骸は手綱を引いた。象の首につけた首輪は、ヘビ皮で出来ていて巨体に似合わぬ細身な一品だ。小学生がきゃーきゃーと歓声をあげた。遠目で様子をうかがっていた主婦が、慌てて我が子と思しき子どもを抱きかかえて後退る。周囲の動き全てを無視して、骸は象の鼻に足をかけた。
「ま、まてっ! 思い止まれこの変人!!」
「失礼ですね。とにかく、行きますよ」
「どこに?! っちゅーか首絞まってるっつの! なんで象?!」
肩越しに振り向いて(ちなみに後ろ襟首掴んだまま鼻を昇ろうとしてるので、俺が宙吊りに近いことになってるんだけど)、骸はオッドアイを軽蔑に染めあげた。小さくため息をついて、一言。
「単細胞」
「…………?!」
冷や汗がダラダラと噴き出た。
ヒョイと鼻を乗り越えて骸が象の背中に立つ。その脇に降ろされて(首吊りになった時間は一秒にも満たなかったのでウゲッと心臓が0.5秒止まるくらいの衝撃で済んだ)、慌てて骸の足にしがみ付く。
「お、俺なんか言ったっけ?! だあああ動いたァッ!!」
「生きてるんですからね。
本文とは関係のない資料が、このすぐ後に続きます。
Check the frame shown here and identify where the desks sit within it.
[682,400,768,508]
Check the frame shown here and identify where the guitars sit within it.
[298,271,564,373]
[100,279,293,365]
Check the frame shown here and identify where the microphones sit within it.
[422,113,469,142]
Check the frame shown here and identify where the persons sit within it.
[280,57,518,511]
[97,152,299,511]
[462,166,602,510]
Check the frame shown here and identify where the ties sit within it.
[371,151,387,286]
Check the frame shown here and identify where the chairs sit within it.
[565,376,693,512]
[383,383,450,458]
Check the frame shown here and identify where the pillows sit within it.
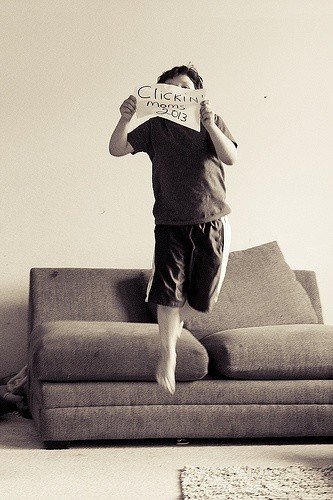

ほらほら、蹴飛ばしますよ」
「おまえ善良なガキども相手に何いってんの?!」
愕然とする間に象が前進する。きゃーきゃーした悲鳴はまだ耐えない。小学生が骸と俺とを指差してうらやましそう、に……。
「……あの子たち、乗せてやったら?!」
思わずうめくと、骸は、酷くつまらなさそうに俺を見下した。骸自身は俺に好意があるとのたまうが、こういう瞬間に実は憎まれてるだけじゃ……、とか、思う。絶句するあいだに、六道骸はパチンと指を鳴らした。
「わっ?!」
フワリと体が浮いた。象が浮いたのだ。
見れば骸の指先から蓮のツルが伸び始めていた。つまらなさそうにしたままで、骸は自らの髪を掻き揚げる。彼が全身で風を受けて、ばさばさと黒曜中のジャケットをはためかせる頃には、俺と象とは空中にいた。
「ああああっっ?! 何これなにこれえええぎゃああ!」
パオーン!! 象サンが四足をバタつかせる。間違いない、俺と同じ気持ちだ! 思わず抱きつきながら骸を睨みつける。
高速で空を移動しつつも骸だけが涼しげな顔をしていた。いや、実際、涼しいけど! 寒いけど!
「どれだけお人好しになれば気が済むっていうんでしょうかね、僕は」
「何言っちゃってんだ骸!! 降ろせェええ!!」
「空中散歩はお嫌いですか」
右目の赤を鈍く光らせる。六道骸の蓮が象の四肢に絡んで、その蓮のツルは遥か地平の向こうまで続いていた。というか声が出なくなってくる。日本列島を通り過ぎたように見えた。
視線を下げれば、雲の下に海がある。大西洋だか、太平洋だが、日本海だかはわからない、け、ど。
ガタガタと震えつつ、いやまさかコイツでもここまでは――、でも有りえそうだった。骸はどこかネジが吹っ飛んでいる。確か、けっこう前にイタリアへの出向をいやがって、いたが、その後は何も聞いてなかったので、素直に出向いて……帰ってきたものとばかり思ったが。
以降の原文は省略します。